[EXERCISE DIRECTIONS]: Quote the data below in full, please, without altering anything.

[Stored data]
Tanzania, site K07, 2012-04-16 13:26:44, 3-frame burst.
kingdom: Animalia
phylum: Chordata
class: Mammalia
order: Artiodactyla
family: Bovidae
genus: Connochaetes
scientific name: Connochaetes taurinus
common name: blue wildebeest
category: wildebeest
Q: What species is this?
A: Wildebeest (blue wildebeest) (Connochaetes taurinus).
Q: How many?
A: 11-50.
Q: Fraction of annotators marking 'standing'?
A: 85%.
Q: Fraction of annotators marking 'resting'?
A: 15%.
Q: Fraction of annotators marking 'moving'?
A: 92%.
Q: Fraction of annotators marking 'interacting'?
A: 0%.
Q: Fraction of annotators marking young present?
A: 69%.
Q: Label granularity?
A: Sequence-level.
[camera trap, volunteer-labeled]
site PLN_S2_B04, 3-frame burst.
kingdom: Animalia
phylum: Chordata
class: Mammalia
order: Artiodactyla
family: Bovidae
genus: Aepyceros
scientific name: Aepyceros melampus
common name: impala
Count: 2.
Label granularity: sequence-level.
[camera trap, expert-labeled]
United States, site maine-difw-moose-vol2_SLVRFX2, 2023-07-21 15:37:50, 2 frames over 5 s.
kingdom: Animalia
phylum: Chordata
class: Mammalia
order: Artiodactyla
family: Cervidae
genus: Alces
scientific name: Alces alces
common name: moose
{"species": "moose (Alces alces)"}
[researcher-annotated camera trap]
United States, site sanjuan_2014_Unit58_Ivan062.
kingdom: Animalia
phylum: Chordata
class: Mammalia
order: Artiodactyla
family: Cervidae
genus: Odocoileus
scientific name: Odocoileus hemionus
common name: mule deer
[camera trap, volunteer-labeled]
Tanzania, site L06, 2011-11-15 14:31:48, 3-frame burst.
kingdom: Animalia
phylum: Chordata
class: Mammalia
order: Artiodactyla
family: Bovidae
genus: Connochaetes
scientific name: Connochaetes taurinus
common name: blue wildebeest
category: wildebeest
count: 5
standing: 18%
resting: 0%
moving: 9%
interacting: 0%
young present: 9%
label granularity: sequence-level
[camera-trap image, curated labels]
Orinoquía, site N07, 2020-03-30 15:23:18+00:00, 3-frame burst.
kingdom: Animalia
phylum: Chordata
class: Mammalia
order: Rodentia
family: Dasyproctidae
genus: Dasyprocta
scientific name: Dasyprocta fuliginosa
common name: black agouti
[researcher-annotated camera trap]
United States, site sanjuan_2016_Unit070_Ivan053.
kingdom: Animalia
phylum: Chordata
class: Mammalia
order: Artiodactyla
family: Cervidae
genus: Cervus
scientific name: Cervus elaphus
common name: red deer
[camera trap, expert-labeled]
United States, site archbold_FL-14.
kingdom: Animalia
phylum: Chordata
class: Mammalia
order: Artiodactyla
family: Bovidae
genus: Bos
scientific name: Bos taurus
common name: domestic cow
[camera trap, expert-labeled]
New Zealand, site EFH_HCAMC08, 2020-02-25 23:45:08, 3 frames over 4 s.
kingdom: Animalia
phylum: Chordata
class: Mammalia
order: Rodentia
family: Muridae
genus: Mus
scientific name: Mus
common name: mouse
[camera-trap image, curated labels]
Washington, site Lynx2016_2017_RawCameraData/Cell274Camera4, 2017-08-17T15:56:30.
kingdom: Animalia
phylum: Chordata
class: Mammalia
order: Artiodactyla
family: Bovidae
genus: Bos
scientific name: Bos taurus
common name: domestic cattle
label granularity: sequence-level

[SOLUTION FOR THIS TASK]:
Tanzania, site K07, 2012-04-16 13:26:44, 3-frame burst.
kingdom: Animalia
phylum: Chordata
class: Mammalia
order: Artiodactyla
family: Bovidae
genus: Connochaetes
scientific name: Connochaetes taurinus
common name: blue wildebeest
category: wildebeest
Q: What species is this?
A: Wildebeest (blue wildebeest) (Connochaetes taurinus).
Q: How many?
A: 11-50.
Q: Fraction of annotators marking 'standing'?
A: 85%.
Q: Fraction of annotators marking 'resting'?
A: 15%.
Q: Fraction of annotators marking 'moving'?
A: 92%.
Q: Fraction of annotators marking 'interacting'?
A: 0%.
Q: Fraction of annotators marking young present?
A: 69%.
Q: Label granularity?
A: Sequence-level.
[camera trap, volunteer-labeled]
site PLN_S2_B04, 3-frame burst.
kingdom: Animalia
phylum: Chordata
class: Mammalia
order: Artiodactyla
family: Bovidae
genus: Aepyceros
scientific name: Aepyceros melampus
common name: impala
Count: 2.
Label granularity: sequence-level.
[camera trap, expert-labeled]
United States, site maine-difw-moose-vol2_SLVRFX2, 2023-07-21 15:37:50, 2 frames over 5 s.
kingdom: Animalia
phylum: Chordata
class: Mammalia
order: Artiodactyla
family: Cervidae
genus: Alces
scientific name: Alces alces
common name: moose
{"species": "moose (Alces alces)"}
[researcher-annotated camera trap]
United States, site sanjuan_2014_Unit58_Ivan062.
kingdom: Animalia
phylum: Chordata
class: Mammalia
order: Artiodactyla
family: Cervidae
genus: Odocoileus
scientific name: Odocoileus hemionus
common name: mule deer
[camera trap, volunteer-labeled]
Tanzania, site L06, 2011-11-15 14:31:48, 3-frame burst.
kingdom: Animalia
phylum: Chordata
class: Mammalia
order: Artiodactyla
family: Bovidae
genus: Connochaetes
scientific name: Connochaetes taurinus
common name: blue wildebeest
category: wildebeest
count: 5
standing: 18%
resting: 0%
moving: 9%
interacting: 0%
young present: 9%
label granularity: sequence-level
[camera-trap image, curated labels]
Orinoquía, site N07, 2020-03-30 15:23:18+00:00, 3-frame burst.
kingdom: Animalia
phylum: Chordata
class: Mammalia
order: Rodentia
family: Dasyproctidae
genus: Dasyprocta
scientific name: Dasyprocta fuliginosa
common name: black agouti
[researcher-annotated camera trap]
United States, site sanjuan_2016_Unit070_Ivan053.
kingdom: Animalia
phylum: Chordata
class: Mammalia
order: Artiodactyla
family: Cervidae
genus: Cervus
scientific name: Cervus elaphus
common name: red deer
[camera trap, expert-labeled]
United States, site archbold_FL-14.
kingdom: Animalia
phylum: Chordata
class: Mammalia
order: Artiodactyla
family: Bovidae
genus: Bos
scientific name: Bos taurus
common name: domestic cow
[camera trap, expert-labeled]
New Zealand, site EFH_HCAMC08, 2020-02-25 23:45:08, 3 frames over 4 s.
kingdom: Animalia
phylum: Chordata
class: Mammalia
order: Rodentia
family: Muridae
genus: Mus
scientific name: Mus
common name: mouse
[camera-trap image, curated labels]
Washington, site Lynx2016_2017_RawCameraData/Cell274Camera4, 2017-08-17T15:56:30.
kingdom: Animalia
phylum: Chordata
class: Mammalia
order: Artiodactyla
family: Bovidae
genus: Bos
scientific name: Bos taurus
common name: domestic cattle
label granularity: sequence-level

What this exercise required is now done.